INPUT RECORDS:

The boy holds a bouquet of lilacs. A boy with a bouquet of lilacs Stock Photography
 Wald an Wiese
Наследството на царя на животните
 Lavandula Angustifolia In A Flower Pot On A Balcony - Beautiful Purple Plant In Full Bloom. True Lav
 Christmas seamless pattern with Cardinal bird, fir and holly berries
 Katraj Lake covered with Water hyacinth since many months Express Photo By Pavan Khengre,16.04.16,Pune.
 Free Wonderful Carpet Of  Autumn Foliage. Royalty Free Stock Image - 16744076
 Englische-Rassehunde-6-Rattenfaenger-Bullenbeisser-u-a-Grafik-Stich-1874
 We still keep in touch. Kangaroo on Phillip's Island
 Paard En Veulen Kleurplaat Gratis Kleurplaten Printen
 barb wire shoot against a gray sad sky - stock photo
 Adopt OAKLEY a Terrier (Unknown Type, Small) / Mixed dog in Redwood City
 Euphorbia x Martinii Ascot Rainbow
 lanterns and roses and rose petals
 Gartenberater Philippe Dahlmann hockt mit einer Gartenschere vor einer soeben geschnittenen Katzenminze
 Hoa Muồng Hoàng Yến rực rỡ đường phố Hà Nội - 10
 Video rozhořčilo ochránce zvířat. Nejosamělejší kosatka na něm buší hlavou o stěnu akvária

EXERCISE REQUIREMENTS: Nothing may be omitted. Restate all of the entries exactly.

RESPONSE:
The boy holds a bouquet of lilacs. A boy with a bouquet of lilacs Stock Photography
 Wald an Wiese
Наследството на царя на животните
 Lavandula Angustifolia In A Flower Pot On A Balcony - Beautiful Purple Plant In Full Bloom. True Lav
 Christmas seamless pattern with Cardinal bird, fir and holly berries
 Katraj Lake covered with Water hyacinth since many months Express Photo By Pavan Khengre,16.04.16,Pune.
 Free Wonderful Carpet Of  Autumn Foliage. Royalty Free Stock Image - 16744076
 Englische-Rassehunde-6-Rattenfaenger-Bullenbeisser-u-a-Grafik-Stich-1874
 We still keep in touch. Kangaroo on Phillip's Island
 Paard En Veulen Kleurplaat Gratis Kleurplaten Printen
 barb wire shoot against a gray sad sky - stock photo
 Adopt OAKLEY a Terrier (Unknown Type, Small) / Mixed dog in Redwood City
 Euphorbia x Martinii Ascot Rainbow
 lanterns and roses and rose petals
 Gartenberater Philippe Dahlmann hockt mit einer Gartenschere vor einer soeben geschnittenen Katzenminze
 Hoa Muồng Hoàng Yến rực rỡ đường phố Hà Nội - 10
 Video rozhořčilo ochránce zvířat. Nejosamělejší kosatka na něm buší hlavou o stěnu akvária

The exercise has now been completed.